» **THE TASK**:
Given the listing below, output exactly the line containing "50BS | 12Yrs | PB |" and every line after it through the end.

» **EXTRACTED INFORMATION**:
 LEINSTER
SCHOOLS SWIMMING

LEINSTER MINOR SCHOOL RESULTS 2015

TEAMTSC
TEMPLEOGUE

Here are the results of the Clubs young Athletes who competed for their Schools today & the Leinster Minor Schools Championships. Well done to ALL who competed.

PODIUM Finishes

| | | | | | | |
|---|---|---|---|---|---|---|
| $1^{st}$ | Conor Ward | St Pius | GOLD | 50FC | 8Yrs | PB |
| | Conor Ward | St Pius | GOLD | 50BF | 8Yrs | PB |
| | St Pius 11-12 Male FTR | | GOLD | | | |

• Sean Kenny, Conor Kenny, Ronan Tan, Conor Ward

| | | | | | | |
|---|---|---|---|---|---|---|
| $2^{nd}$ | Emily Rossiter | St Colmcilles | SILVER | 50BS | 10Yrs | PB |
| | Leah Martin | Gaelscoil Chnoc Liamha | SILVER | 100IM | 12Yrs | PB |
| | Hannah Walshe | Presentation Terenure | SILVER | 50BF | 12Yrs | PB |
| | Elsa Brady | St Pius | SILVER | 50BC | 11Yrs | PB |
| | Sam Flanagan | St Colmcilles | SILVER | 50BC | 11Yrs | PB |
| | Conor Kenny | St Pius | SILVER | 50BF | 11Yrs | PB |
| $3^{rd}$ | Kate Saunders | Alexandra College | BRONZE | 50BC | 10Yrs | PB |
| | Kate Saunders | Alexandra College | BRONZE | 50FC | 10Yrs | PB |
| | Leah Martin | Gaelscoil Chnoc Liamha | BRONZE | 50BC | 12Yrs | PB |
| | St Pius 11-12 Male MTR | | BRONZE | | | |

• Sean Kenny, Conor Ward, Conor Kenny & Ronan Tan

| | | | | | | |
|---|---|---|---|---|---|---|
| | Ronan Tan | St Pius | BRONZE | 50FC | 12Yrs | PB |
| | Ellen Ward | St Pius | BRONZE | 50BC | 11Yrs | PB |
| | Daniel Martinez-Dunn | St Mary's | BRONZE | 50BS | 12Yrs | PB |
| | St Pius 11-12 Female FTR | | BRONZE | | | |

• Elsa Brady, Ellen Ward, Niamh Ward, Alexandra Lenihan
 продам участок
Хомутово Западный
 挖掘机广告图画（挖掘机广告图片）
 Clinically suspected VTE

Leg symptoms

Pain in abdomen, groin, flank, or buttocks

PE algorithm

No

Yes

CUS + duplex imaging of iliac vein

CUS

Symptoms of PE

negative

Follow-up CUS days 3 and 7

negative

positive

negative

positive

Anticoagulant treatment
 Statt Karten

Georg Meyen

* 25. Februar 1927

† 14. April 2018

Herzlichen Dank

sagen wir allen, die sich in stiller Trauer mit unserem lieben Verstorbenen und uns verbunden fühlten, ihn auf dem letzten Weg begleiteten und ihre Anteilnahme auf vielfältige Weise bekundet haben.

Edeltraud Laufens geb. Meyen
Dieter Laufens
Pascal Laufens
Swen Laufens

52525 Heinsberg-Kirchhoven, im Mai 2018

» **FINISHED TASK**:
| | Daniel Martinez-Dunn | St Mary's | BRONZE | 50BS | 12Yrs | PB |
| | St Pius 11-12 Female FTR | | BRONZE | | | |

• Elsa Brady, Ellen Ward, Niamh Ward, Alexandra Lenihan
 продам участок
Хомутово Западный
 挖掘机广告图画（挖掘机广告图片）
 Clinically suspected VTE

Leg symptoms

Pain in abdomen, groin, flank, or buttocks

PE algorithm

No

Yes

CUS + duplex imaging of iliac vein

CUS

Symptoms of PE

negative

Follow-up CUS days 3 and 7

negative

positive

negative

positive

Anticoagulant treatment
 Statt Karten

Georg Meyen

* 25. Februar 1927

† 14. April 2018

Herzlichen Dank

sagen wir allen, die sich in stiller Trauer mit unserem lieben Verstorbenen und uns verbunden fühlten, ihn auf dem letzten Weg begleiteten und ihre Anteilnahme auf vielfältige Weise bekundet haben.

Edeltraud Laufens geb. Meyen
Dieter Laufens
Pascal Laufens
Swen Laufens

52525 Heinsberg-Kirchhoven, im Mai 2018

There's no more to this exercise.